* begin PROVIDED DATA *
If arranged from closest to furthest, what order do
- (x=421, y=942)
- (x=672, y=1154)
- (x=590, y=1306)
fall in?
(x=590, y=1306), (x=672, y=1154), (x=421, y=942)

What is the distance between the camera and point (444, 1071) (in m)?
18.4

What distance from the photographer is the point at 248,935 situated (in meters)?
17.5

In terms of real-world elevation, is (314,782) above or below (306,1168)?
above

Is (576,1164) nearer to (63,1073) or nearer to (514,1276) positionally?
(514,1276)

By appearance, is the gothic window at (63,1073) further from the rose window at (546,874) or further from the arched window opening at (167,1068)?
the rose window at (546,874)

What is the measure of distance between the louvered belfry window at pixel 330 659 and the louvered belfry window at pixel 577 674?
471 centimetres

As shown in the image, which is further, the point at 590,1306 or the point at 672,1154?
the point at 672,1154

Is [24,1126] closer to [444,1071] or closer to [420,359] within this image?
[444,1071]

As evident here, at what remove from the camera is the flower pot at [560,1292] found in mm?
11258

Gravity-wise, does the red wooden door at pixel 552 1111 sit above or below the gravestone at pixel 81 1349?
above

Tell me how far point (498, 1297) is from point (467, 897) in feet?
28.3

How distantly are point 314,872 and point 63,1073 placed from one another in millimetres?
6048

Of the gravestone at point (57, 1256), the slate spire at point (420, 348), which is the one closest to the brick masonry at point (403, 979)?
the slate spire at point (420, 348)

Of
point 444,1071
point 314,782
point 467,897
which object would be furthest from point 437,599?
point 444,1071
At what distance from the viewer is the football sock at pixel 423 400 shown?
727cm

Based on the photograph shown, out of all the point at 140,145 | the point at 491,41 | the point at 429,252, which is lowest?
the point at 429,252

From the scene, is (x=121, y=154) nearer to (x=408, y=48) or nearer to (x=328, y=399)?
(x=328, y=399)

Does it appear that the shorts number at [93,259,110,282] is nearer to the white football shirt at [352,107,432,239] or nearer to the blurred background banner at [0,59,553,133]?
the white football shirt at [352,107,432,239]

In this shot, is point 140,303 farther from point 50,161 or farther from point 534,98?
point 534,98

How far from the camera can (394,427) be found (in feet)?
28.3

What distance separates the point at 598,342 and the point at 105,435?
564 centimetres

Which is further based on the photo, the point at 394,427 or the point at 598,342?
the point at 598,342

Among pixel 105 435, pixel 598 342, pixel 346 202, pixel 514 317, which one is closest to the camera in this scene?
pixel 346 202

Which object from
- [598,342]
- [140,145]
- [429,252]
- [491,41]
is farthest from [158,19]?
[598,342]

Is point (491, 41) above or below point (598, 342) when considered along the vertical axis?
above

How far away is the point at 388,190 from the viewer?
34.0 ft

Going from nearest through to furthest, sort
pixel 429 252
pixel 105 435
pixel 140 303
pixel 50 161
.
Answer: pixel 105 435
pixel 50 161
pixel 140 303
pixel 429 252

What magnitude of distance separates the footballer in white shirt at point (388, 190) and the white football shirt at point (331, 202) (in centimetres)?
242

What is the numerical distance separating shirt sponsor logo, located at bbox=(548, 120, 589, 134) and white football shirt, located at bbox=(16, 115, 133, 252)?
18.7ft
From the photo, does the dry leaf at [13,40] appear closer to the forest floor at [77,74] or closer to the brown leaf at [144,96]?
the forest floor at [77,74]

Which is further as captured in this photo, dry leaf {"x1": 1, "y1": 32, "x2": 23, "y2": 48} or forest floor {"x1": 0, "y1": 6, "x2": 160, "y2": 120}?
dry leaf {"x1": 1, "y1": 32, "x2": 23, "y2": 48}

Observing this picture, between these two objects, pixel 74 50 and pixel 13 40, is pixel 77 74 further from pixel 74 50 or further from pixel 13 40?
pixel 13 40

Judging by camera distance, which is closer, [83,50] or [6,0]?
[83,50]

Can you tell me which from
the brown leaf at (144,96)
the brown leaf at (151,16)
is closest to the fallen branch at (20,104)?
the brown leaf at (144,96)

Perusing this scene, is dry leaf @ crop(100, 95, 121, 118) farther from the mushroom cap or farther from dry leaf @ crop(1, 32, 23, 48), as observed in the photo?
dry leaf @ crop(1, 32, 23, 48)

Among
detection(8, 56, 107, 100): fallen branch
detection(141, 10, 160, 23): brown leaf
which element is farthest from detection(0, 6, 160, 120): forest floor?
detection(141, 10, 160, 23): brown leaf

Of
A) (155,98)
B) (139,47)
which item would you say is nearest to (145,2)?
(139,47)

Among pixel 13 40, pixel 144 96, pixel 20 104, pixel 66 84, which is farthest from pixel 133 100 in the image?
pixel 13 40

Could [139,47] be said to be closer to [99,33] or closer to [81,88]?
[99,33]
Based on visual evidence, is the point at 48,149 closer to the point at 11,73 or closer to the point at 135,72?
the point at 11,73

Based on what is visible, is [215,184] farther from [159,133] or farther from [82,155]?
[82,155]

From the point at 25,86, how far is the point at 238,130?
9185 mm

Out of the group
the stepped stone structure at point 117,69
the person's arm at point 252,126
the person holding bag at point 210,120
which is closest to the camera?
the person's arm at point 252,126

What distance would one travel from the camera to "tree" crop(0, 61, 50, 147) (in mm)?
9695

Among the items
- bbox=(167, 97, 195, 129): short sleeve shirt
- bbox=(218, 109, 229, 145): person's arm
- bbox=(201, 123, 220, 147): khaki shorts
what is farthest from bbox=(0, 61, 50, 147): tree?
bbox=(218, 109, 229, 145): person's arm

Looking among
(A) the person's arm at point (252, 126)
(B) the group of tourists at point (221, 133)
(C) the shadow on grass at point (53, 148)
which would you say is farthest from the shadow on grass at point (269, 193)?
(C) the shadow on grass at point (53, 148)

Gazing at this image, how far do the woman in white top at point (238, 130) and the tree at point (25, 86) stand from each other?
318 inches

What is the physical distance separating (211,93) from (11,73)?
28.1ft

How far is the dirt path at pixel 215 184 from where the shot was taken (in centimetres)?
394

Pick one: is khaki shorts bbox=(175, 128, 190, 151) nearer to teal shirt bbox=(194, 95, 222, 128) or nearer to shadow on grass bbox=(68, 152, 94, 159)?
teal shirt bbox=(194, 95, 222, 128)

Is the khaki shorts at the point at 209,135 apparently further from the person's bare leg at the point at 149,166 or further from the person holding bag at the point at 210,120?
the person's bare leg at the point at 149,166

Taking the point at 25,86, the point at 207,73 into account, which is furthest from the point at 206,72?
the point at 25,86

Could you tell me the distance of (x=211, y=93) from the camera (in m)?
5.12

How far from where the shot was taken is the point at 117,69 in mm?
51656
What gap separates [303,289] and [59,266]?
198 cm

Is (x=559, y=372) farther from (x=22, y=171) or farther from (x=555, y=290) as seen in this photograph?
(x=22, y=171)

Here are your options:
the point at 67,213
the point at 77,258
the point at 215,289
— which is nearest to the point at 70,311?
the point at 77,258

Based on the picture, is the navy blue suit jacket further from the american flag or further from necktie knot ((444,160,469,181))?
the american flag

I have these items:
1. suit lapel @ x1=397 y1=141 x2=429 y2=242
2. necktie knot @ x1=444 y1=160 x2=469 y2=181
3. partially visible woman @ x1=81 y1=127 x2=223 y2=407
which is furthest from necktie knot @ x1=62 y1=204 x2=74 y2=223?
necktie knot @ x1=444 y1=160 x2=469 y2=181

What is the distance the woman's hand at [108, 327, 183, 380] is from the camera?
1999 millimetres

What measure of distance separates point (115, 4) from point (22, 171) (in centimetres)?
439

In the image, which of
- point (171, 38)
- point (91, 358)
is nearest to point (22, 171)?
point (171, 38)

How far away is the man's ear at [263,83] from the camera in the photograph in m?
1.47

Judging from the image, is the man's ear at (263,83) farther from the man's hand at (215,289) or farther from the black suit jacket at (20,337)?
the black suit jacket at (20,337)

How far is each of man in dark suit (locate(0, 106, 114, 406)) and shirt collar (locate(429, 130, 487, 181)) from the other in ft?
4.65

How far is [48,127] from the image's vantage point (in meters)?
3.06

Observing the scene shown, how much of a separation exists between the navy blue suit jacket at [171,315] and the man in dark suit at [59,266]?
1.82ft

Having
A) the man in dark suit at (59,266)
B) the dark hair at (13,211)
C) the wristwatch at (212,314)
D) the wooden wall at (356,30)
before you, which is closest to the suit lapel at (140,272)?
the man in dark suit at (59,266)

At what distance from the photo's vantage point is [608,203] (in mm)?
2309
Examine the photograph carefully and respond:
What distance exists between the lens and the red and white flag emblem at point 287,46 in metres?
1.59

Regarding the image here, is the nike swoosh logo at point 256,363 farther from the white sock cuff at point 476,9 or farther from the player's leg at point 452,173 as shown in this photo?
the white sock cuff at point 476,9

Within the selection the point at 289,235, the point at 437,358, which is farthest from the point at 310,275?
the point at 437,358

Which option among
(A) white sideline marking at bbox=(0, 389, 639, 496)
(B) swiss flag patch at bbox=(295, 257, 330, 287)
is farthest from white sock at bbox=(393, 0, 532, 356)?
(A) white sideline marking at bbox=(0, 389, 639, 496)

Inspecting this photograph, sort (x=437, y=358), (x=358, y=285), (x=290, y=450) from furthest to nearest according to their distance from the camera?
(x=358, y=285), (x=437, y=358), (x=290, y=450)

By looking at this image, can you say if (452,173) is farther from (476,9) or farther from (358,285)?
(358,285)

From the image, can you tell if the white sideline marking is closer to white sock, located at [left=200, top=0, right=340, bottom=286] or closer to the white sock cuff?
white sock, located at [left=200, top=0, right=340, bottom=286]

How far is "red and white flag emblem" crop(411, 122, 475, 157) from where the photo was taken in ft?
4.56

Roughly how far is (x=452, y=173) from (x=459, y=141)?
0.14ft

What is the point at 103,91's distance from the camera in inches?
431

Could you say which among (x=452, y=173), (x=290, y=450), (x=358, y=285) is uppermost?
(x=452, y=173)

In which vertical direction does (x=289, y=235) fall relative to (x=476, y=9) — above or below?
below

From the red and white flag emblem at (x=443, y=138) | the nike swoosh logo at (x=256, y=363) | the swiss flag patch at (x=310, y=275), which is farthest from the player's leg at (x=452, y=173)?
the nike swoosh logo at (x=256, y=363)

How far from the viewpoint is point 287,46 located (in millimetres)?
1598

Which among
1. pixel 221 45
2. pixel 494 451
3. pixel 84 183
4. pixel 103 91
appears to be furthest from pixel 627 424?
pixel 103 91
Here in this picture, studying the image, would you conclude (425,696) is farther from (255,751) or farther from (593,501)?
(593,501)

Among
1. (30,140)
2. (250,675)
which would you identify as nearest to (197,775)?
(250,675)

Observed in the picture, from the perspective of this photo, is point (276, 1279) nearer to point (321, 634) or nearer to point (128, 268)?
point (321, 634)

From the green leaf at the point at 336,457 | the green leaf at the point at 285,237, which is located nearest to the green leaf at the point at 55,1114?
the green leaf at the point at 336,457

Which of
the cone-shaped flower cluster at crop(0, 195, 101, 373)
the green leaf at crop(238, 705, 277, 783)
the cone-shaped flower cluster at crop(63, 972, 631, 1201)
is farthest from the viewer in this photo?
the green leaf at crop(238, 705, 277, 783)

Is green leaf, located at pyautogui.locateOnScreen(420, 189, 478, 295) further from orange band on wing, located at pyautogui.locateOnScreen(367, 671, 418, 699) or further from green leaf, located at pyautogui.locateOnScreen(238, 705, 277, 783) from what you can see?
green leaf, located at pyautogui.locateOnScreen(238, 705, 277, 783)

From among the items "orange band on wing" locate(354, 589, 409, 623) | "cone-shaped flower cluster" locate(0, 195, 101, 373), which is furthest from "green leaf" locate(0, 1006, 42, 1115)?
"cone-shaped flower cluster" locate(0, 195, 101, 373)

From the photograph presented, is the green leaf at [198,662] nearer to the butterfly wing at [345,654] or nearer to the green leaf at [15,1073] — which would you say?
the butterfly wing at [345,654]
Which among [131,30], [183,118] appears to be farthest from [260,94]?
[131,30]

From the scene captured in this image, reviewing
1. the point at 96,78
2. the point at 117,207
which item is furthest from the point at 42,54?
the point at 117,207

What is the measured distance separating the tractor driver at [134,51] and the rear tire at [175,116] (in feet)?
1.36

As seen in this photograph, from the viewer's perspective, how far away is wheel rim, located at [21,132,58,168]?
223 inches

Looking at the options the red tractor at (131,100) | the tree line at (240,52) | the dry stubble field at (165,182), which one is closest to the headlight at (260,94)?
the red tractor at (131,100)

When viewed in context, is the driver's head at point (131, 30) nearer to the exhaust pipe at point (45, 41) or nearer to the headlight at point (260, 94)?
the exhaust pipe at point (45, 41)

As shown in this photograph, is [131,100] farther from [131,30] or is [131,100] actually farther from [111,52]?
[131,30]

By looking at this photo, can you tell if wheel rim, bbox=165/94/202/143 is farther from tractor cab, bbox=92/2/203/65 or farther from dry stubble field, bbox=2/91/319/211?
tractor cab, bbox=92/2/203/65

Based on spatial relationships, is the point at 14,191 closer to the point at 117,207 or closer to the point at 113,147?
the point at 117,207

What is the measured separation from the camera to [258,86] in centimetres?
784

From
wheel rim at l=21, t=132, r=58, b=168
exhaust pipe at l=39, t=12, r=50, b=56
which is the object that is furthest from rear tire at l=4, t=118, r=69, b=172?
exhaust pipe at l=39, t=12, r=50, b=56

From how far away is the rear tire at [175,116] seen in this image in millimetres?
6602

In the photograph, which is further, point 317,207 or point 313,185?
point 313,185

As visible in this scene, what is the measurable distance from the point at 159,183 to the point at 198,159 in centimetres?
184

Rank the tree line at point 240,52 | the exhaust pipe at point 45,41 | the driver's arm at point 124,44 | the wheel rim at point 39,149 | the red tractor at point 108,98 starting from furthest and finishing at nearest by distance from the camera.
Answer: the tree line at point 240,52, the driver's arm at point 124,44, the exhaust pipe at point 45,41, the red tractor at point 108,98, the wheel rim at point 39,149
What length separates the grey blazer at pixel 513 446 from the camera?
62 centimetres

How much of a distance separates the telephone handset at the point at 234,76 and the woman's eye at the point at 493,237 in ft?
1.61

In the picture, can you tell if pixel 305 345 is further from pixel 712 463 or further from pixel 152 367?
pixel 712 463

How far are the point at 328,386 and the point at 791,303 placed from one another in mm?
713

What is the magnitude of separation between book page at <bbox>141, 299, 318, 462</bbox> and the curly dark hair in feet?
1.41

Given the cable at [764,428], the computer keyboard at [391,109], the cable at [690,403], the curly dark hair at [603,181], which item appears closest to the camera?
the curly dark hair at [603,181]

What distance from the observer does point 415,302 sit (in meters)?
* end PROVIDED DATA *
• [WHAT TO WORK ON] Reproduce, word for word, every line starting at the line that contains "What length separates" and ending with the final line of the entries.

• [THE SOLUTION]
What length separates the grey blazer at pixel 513 446 from the camera?
62 centimetres

How much of a distance separates the telephone handset at the point at 234,76 and the woman's eye at the point at 493,237 in ft?
1.61

In the picture, can you tell if pixel 305 345 is further from pixel 712 463 or further from pixel 152 367?
pixel 712 463

How far are the point at 328,386 and the point at 791,303 placed from one another in mm?
713

What is the magnitude of separation between book page at <bbox>141, 299, 318, 462</bbox> and the curly dark hair in feet?
1.41

Given the cable at [764,428], the computer keyboard at [391,109], the cable at [690,403], the curly dark hair at [603,181], which item appears closest to the camera?
the curly dark hair at [603,181]

What distance from the observer does point 415,302 sit (in meters)?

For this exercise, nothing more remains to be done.